◆ TASK TO CARRY OUT: Copy out the lines from the line with "Ranked by camera distance, how would" to the line with "(x=590, y=380) <", with no changes.

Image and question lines
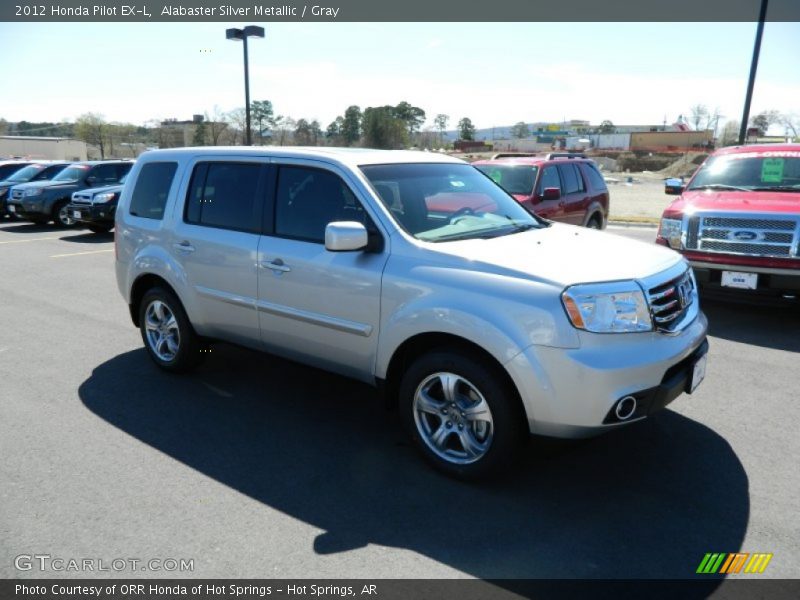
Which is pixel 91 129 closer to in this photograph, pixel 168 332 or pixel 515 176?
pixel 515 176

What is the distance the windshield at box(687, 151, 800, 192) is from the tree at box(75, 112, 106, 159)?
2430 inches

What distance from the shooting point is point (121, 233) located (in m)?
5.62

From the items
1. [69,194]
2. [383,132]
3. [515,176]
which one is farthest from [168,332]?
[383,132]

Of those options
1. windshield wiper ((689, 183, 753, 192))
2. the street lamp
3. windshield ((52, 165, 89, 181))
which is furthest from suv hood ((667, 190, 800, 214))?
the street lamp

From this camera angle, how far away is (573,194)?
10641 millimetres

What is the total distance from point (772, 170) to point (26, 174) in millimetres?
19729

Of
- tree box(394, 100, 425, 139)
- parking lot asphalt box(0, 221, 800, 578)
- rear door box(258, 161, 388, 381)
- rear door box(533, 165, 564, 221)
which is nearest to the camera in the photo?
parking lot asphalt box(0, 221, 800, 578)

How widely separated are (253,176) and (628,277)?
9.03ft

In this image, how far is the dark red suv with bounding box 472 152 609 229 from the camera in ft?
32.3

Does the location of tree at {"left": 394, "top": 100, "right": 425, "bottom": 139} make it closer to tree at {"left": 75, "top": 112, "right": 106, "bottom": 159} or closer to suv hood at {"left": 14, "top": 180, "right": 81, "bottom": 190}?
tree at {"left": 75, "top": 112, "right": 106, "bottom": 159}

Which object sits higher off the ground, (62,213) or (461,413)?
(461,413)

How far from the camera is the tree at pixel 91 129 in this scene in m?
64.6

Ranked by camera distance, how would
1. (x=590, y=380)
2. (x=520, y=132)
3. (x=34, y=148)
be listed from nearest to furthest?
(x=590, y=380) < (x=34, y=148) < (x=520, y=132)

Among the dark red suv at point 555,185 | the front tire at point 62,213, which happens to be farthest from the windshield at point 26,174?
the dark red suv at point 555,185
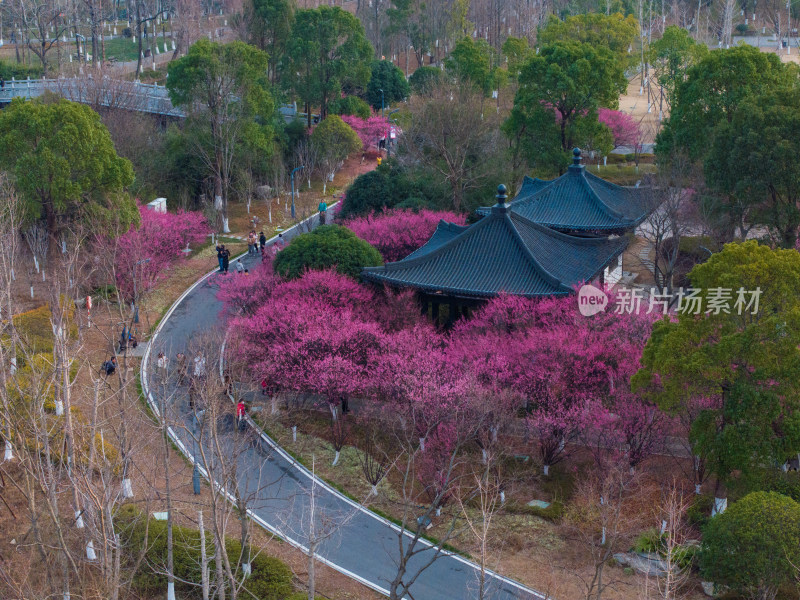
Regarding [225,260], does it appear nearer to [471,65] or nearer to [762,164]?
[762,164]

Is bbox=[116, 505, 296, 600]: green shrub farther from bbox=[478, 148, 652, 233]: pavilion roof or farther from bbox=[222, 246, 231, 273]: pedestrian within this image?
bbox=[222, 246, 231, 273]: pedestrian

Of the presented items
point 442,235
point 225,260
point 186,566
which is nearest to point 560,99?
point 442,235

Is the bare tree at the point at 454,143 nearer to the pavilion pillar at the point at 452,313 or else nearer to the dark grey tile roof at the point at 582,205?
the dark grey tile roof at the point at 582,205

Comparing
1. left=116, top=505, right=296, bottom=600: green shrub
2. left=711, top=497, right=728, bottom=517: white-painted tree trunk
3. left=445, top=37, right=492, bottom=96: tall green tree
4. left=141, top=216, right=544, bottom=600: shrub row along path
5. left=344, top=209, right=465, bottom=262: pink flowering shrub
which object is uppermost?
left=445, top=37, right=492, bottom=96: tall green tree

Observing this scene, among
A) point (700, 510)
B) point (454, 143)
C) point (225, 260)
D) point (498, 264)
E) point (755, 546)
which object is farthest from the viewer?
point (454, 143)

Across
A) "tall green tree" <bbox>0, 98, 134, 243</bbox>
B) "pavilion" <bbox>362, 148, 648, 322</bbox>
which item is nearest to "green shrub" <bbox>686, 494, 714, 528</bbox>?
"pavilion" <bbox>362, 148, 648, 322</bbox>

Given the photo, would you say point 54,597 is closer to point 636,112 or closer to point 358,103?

◆ FULL SOLUTION:
Ranked by camera distance, how would
1. (x=590, y=380)
2. (x=520, y=132)
3. (x=34, y=148)
be listed from nearest to furthest?
(x=590, y=380) < (x=34, y=148) < (x=520, y=132)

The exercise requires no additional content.